Mark Zuckerberg says this Superintelligence Labs team has a flat leadership structure and no top-down deadlines: It’s like ‘a group science project’

Role: Reporter
Marco Quiroz-Gutierrez is a reporter for Fortune covering general business news.

Mark Zuckerberg, chief executive officer of Meta Platforms Inc.
Mark Zuckerberg, chief executive officer of Meta Platforms Inc.
David Paul Morris—Bloomberg via Getty Images

Meta CEO Mark Zuckerberg said the structure of his core Superintelligence team looks very different from the rest of corporate America’s. 

Instead of operating with byzantine org charts and layers of bureaucracy, the AI experts at TBD Lab, the core team at Meta Superintelligence Labs, has a “very flat” leadership structure. 

It’s actually more of “a group science project,” Zuckerberg said on the State of AI with Rowan Cheung podcast. That also means no deadlines handed down from the C-suite, Zuckerberg added. 

“It’s research—you don’t know how long the thing is going to take,” he said. “Everyone’s competitive. They all want to be at the frontier and doing leading work. Me setting a deadline for them isn’t going to help.”

Yet far from the levity that his “science project” description suggests, Meta’s future may hinge on the success or failure of the venture.

Zuckerberg said he’s been intimately involved with the team, including the group’s hiring and operations. That’s not without reason. The Meta boss sees AI as the future of the company, and as such has reportedly dangled multimillion-dollar contracts to attract the best AI researchers. Meta has already poached top talent from OpenAI, Google DeepMind, and Anthropic, much to the irritation of AI CEOs.

Meta’s TBD Lab reportedly has about 50 members, and Zuckerberg compared it to a boat where every member has to contribute. 

“If someone isn’t pulling their weight on that, it has this huge negative effect, in the way that it doesn’t for a lot of other parts of the company,” he said Thursday.

To be sure, there has reportedly been some churn among the team and how it’s organized.

One researcher, Ethan Knight, resigned from the Superintelligence core team after less than a month, a Meta spokesperson confirmed to Fortune. Knight returned to former employer OpenAI.

Another two AI-focused employees, Avi Verma and Rishabh Agarwal, also recently left Meta, although a Meta spokesperson said the researchers never onboarded with the core TBD Lab. Agarwal joined Meta in April from Google DeepMind, and said in post on X of his departure “I felt the pull to take on a different kind of risk.” 

Meanwhile, Meta indefinitely froze hiring for its AI division as it restructured its team, the Wall Street Journal reported in August.
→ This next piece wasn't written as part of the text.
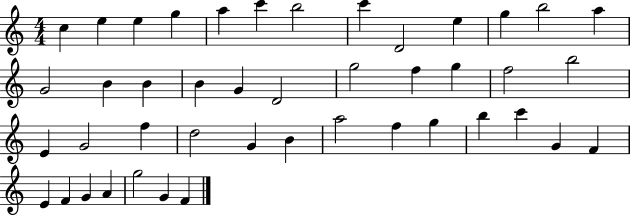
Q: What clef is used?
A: treble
The restructure involved splitting AI workers into four teams: a core team made up of many of the newly hired experts called TBD Lab that is focused on Superintelligence, as well as teams for AI products, infrastructure, and longer-term projects. 
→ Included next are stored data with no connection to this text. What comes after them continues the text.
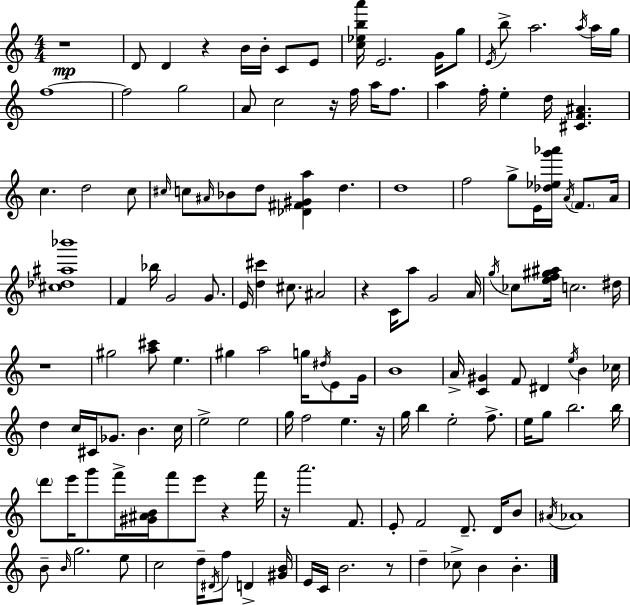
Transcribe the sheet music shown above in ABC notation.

X:1
T:Untitled
M:4/4
L:1/4
K:C
z4 D/2 D z B/4 B/4 C/2 E/2 [c_eba']/4 E2 G/4 g/2 E/4 b/2 a2 a/4 a/4 g/4 f4 f2 g2 A/2 c2 z/4 f/4 a/4 f/2 a f/4 e d/4 [^CF^A] c d2 c/2 ^c/4 c/2 ^A/4 _B/2 d/2 [_D^F^Ga] d d4 f2 g/2 E/4 [_d_eg'_a']/4 A/4 F/2 A/4 [^c_d^a_b']4 F _b/4 G2 G/2 E/4 [d^c'] ^c/2 ^A2 z C/4 a/2 G2 A/4 g/4 _c/2 [ef^g^a]/4 c2 ^d/4 z4 ^g2 [a^c']/2 e ^g a2 g/4 ^d/4 E/2 G/4 B4 A/4 [C^G] F/2 ^D e/4 B _c/4 d c/4 ^C/4 _G/2 B c/4 e2 e2 g/4 f2 e z/4 g/4 b e2 f/2 e/4 g/2 b2 b/4 d'/2 e'/4 g'/2 f'/4 [^G^AB]/4 f'/2 e'/2 z f'/4 z/4 a'2 F/2 E/2 F2 D/2 D/4 B/2 ^A/4 _A4 B/2 B/4 g2 e/2 c2 d/4 ^D/4 f/2 D [^GB]/4 E/4 C/4 B2 z/2 d _c/2 B B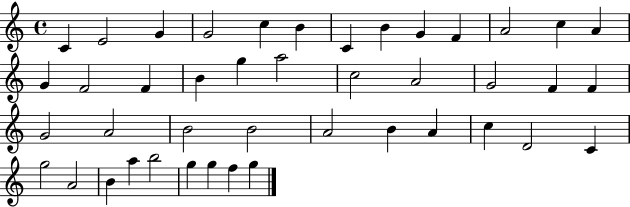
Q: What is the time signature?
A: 4/4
Some research theorizes that putting too many superstars on a team can be counterproductive. A 2011 study analyzing Wall Street research teams in the peer-reviewed journal Organization Science found there is a tipping point at which too many high-performing team members led to marginally worse results. 

Superintelligence Labs was announced in June after Meta poured a reported $14.3 billion into the startup led by Meta’s eventual chief AI officer, 28-year-old Scale AI founder Alexandr Wang. The group’s unapologetically ambitious mission is to help develop AI that surpasses human intelligence in every aspect. The group’s immediate commercial contribution is for now, though, less clear. 

“Meta’s vision is to bring personal superintelligence to everyone. We believe in putting this power in people’s hands to direct it towards what they value in their own lives,” Zuckerberg wrote in a July note.